Set exercise.
Reproduce each of the records below verbatim, from the first through the last.

Exercise materials.
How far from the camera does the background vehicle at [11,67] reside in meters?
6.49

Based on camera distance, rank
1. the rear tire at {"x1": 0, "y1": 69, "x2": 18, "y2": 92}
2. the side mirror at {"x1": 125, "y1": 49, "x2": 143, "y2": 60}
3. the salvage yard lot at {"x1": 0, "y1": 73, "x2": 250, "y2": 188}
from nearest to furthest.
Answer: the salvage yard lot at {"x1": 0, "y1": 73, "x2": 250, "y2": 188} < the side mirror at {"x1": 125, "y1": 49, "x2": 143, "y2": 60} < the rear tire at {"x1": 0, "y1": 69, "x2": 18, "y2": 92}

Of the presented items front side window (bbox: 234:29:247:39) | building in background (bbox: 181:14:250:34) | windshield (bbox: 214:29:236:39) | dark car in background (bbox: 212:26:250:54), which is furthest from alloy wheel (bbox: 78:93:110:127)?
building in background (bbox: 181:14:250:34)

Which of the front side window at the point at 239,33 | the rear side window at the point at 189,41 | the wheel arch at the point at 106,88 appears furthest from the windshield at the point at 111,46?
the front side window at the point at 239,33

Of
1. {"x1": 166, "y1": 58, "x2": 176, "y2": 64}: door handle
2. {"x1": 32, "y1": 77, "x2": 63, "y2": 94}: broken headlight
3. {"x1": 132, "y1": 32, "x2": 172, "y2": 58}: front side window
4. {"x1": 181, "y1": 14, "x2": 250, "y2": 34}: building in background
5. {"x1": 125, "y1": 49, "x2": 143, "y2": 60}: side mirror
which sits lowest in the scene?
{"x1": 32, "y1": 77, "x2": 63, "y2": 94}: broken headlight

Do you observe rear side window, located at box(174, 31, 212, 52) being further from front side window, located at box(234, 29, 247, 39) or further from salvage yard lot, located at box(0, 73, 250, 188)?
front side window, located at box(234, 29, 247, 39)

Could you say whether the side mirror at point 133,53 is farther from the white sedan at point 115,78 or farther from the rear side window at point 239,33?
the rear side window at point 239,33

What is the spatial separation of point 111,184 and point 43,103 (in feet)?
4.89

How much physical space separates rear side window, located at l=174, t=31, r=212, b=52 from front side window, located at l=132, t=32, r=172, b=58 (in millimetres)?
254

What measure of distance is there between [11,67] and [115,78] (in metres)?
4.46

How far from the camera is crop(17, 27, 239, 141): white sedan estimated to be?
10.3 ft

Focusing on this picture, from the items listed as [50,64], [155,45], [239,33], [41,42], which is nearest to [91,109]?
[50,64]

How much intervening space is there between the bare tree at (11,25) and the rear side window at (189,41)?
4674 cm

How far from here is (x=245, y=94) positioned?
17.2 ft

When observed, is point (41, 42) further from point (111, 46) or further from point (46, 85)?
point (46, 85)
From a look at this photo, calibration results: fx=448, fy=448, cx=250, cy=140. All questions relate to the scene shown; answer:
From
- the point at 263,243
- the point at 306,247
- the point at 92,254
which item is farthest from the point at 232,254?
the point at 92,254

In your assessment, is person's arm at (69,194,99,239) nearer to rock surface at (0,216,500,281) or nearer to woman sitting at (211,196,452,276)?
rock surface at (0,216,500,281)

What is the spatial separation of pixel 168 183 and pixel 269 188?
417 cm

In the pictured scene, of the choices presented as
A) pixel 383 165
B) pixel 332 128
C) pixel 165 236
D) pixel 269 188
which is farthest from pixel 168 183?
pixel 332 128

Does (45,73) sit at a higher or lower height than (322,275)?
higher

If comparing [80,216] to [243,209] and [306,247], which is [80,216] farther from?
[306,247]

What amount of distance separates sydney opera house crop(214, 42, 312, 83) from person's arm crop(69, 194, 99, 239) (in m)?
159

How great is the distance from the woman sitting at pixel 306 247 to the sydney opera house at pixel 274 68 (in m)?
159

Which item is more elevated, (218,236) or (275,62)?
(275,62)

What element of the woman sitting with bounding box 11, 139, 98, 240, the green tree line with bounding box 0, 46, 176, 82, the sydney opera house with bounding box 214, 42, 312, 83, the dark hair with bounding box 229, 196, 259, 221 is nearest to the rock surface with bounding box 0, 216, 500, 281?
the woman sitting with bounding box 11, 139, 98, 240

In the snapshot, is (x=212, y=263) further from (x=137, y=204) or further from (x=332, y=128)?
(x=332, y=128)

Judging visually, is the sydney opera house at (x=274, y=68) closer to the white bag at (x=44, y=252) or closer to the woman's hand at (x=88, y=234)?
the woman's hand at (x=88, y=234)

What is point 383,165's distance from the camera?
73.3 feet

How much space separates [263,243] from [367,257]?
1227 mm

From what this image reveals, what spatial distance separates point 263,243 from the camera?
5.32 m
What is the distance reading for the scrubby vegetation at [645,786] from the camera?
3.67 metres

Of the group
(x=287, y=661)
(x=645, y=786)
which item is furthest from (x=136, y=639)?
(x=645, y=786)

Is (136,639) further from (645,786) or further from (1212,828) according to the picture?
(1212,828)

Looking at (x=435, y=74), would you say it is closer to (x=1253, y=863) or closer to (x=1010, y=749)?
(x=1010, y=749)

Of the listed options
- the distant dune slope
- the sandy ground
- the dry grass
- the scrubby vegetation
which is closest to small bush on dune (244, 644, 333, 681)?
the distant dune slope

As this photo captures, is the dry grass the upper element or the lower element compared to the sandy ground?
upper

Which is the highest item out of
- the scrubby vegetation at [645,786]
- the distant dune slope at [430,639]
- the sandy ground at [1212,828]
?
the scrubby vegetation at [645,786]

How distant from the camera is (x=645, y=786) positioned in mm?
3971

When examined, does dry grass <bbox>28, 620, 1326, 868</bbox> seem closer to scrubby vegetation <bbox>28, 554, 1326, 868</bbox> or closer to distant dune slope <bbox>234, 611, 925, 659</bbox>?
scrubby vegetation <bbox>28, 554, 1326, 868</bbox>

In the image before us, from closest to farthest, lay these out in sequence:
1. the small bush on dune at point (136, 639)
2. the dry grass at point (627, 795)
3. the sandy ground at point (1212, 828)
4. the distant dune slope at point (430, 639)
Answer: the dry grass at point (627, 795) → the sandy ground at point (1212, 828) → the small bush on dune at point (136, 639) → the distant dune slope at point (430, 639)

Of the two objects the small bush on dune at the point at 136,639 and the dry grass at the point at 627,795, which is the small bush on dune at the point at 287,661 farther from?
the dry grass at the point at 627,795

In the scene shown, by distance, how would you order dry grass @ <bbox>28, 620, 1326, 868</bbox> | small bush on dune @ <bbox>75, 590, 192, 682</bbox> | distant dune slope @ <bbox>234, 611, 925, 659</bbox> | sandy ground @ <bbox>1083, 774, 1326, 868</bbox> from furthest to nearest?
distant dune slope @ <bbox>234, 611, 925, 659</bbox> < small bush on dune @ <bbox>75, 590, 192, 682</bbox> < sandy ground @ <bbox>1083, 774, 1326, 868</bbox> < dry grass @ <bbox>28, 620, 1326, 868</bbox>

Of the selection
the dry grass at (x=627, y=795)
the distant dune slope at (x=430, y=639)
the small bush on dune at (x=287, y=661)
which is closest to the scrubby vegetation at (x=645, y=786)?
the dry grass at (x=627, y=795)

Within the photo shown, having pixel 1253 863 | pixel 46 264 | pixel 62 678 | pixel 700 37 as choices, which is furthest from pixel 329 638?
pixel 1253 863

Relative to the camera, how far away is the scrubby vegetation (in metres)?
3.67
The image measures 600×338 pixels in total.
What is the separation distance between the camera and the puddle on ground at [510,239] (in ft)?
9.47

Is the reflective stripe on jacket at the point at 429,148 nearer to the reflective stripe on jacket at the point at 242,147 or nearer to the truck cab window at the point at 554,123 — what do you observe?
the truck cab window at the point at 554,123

Response.
How far from the camera does the background vehicle at [11,67] reside in meters?
6.49

Based on camera distance, rank
1. the rear tire at {"x1": 0, "y1": 69, "x2": 18, "y2": 92}
2. the side mirror at {"x1": 125, "y1": 49, "x2": 143, "y2": 60}
3. the salvage yard lot at {"x1": 0, "y1": 73, "x2": 250, "y2": 188}
from nearest to furthest.
Answer: the salvage yard lot at {"x1": 0, "y1": 73, "x2": 250, "y2": 188} < the side mirror at {"x1": 125, "y1": 49, "x2": 143, "y2": 60} < the rear tire at {"x1": 0, "y1": 69, "x2": 18, "y2": 92}

Of the presented items front side window (bbox: 234:29:247:39) | building in background (bbox: 181:14:250:34) | windshield (bbox: 214:29:236:39) | dark car in background (bbox: 212:26:250:54), which is furthest from alloy wheel (bbox: 78:93:110:127)?
building in background (bbox: 181:14:250:34)

Which of the front side window at the point at 239,33 | the rear side window at the point at 189,41 | the wheel arch at the point at 106,88 appears furthest from the windshield at the point at 111,46?
the front side window at the point at 239,33

Of
1. {"x1": 166, "y1": 58, "x2": 176, "y2": 64}: door handle
2. {"x1": 32, "y1": 77, "x2": 63, "y2": 94}: broken headlight
3. {"x1": 132, "y1": 32, "x2": 172, "y2": 58}: front side window
4. {"x1": 181, "y1": 14, "x2": 250, "y2": 34}: building in background
5. {"x1": 125, "y1": 49, "x2": 143, "y2": 60}: side mirror
which sits lowest in the scene?
{"x1": 32, "y1": 77, "x2": 63, "y2": 94}: broken headlight

Do you observe rear side window, located at box(174, 31, 212, 52) being further from front side window, located at box(234, 29, 247, 39) or further from salvage yard lot, located at box(0, 73, 250, 188)?
front side window, located at box(234, 29, 247, 39)

Could you say whether the side mirror at point 133,53 is farther from the white sedan at point 115,78 or farther from the rear side window at point 239,33?
the rear side window at point 239,33

What is the spatial separation of point 111,184 and point 43,103 (in feet)?
4.89

How much physical space separates rear side window, located at l=174, t=31, r=212, b=52 from front side window, located at l=132, t=32, r=172, b=58 (in millimetres)?
254

What measure of distance is there between [11,67] and [115,78] (in metres)?
4.46

How far from the camera is crop(17, 27, 239, 141): white sedan estimated to be?
10.3 ft

Focusing on this picture, from the items listed as [50,64], [155,45], [239,33], [41,42], which is nearest to [91,109]?
[50,64]

How much intervening space is there between the bare tree at (11,25) and the rear side window at (189,41)?
4674 cm

How far from here is (x=245, y=94) positioned?
17.2 ft

When observed, is point (41, 42) further from point (111, 46) or further from point (46, 85)?
point (46, 85)
From a look at this photo, calibration results: fx=448, fy=448, cx=250, cy=140. All questions relate to the scene shown; answer:
From
- the point at 263,243
- the point at 306,247
- the point at 92,254
which item is farthest from the point at 232,254?
the point at 92,254

In your assessment, is person's arm at (69,194,99,239) nearer to rock surface at (0,216,500,281) or nearer to woman sitting at (211,196,452,276)?
rock surface at (0,216,500,281)

What is the spatial separation of pixel 168 183 and pixel 269 188?
417 cm

In the pictured scene, of the choices presented as
A) pixel 383 165
B) pixel 332 128
C) pixel 165 236
D) pixel 269 188
which is farthest from pixel 168 183?
pixel 332 128

Does (45,73) sit at a higher or lower height than (322,275)?
higher

If comparing [80,216] to [243,209] and [306,247], which is [80,216] farther from?
[306,247]

What amount of distance separates sydney opera house crop(214, 42, 312, 83) from person's arm crop(69, 194, 99, 239) (in m)?
159

How great is the distance from the woman sitting at pixel 306 247 to the sydney opera house at pixel 274 68 (in m)?
159

Which item is more elevated, (218,236) or (275,62)?
(275,62)

What element of the woman sitting with bounding box 11, 139, 98, 240, the green tree line with bounding box 0, 46, 176, 82, the sydney opera house with bounding box 214, 42, 312, 83, the dark hair with bounding box 229, 196, 259, 221 is nearest to the rock surface with bounding box 0, 216, 500, 281?
the woman sitting with bounding box 11, 139, 98, 240

In the snapshot, is (x=212, y=263) further from (x=137, y=204) or further from (x=332, y=128)?
(x=332, y=128)

Judging visually, is the sydney opera house at (x=274, y=68) closer to the white bag at (x=44, y=252) or closer to the woman's hand at (x=88, y=234)?
the woman's hand at (x=88, y=234)

What is point 383,165's distance from the camera?
73.3 feet

How much space separates [263,243] from [367,257]?
1227 mm

From what this image reveals, what spatial distance separates point 263,243 from the camera?
5.32 m
What is the distance reading for the scrubby vegetation at [645,786] from the camera?
3.67 metres

Of the group
(x=287, y=661)
(x=645, y=786)
which item is furthest from (x=136, y=639)?
(x=645, y=786)

Is (136,639) further from (645,786) or further from (1212,828) according to the picture?
(1212,828)

Looking at (x=435, y=74), would you say it is closer to (x=1253, y=863) or closer to (x=1010, y=749)?
(x=1010, y=749)

Of the listed options
- the distant dune slope
- the sandy ground
- the dry grass
- the scrubby vegetation
which is closest to small bush on dune (244, 644, 333, 681)?
the distant dune slope

As this photo captures, is the dry grass the upper element or the lower element compared to the sandy ground?
upper

Which is the highest item out of
- the scrubby vegetation at [645,786]
- the distant dune slope at [430,639]
- the sandy ground at [1212,828]
?
the scrubby vegetation at [645,786]

How distant from the camera is (x=645, y=786) positioned in mm?
3971

When examined, does dry grass <bbox>28, 620, 1326, 868</bbox> seem closer to scrubby vegetation <bbox>28, 554, 1326, 868</bbox> or closer to distant dune slope <bbox>234, 611, 925, 659</bbox>?
scrubby vegetation <bbox>28, 554, 1326, 868</bbox>

In the image before us, from closest to farthest, lay these out in sequence:
1. the small bush on dune at point (136, 639)
2. the dry grass at point (627, 795)
3. the sandy ground at point (1212, 828)
4. the distant dune slope at point (430, 639)
Answer: the dry grass at point (627, 795) → the sandy ground at point (1212, 828) → the small bush on dune at point (136, 639) → the distant dune slope at point (430, 639)

Of the two objects the small bush on dune at the point at 136,639 and the dry grass at the point at 627,795, which is the small bush on dune at the point at 287,661 farther from?
the dry grass at the point at 627,795

In the scene shown, by distance, how would you order dry grass @ <bbox>28, 620, 1326, 868</bbox> | small bush on dune @ <bbox>75, 590, 192, 682</bbox> | distant dune slope @ <bbox>234, 611, 925, 659</bbox> | sandy ground @ <bbox>1083, 774, 1326, 868</bbox> from furthest to nearest?
distant dune slope @ <bbox>234, 611, 925, 659</bbox> < small bush on dune @ <bbox>75, 590, 192, 682</bbox> < sandy ground @ <bbox>1083, 774, 1326, 868</bbox> < dry grass @ <bbox>28, 620, 1326, 868</bbox>

Of the selection
the dry grass at (x=627, y=795)
the distant dune slope at (x=430, y=639)
the small bush on dune at (x=287, y=661)
which is closest to the scrubby vegetation at (x=645, y=786)?
the dry grass at (x=627, y=795)

Within the photo shown, having pixel 1253 863 | pixel 46 264 | pixel 62 678 | pixel 700 37 as choices, which is furthest from pixel 329 638?
pixel 1253 863

Relative to the camera, how far away is the scrubby vegetation (in metres)?
3.67
The image measures 600×338 pixels in total.
What is the separation distance between the camera and the puddle on ground at [510,239] (in ft)?
9.47

Is the reflective stripe on jacket at the point at 429,148 nearer to the reflective stripe on jacket at the point at 242,147 or nearer to the truck cab window at the point at 554,123 — what do you observe?
the truck cab window at the point at 554,123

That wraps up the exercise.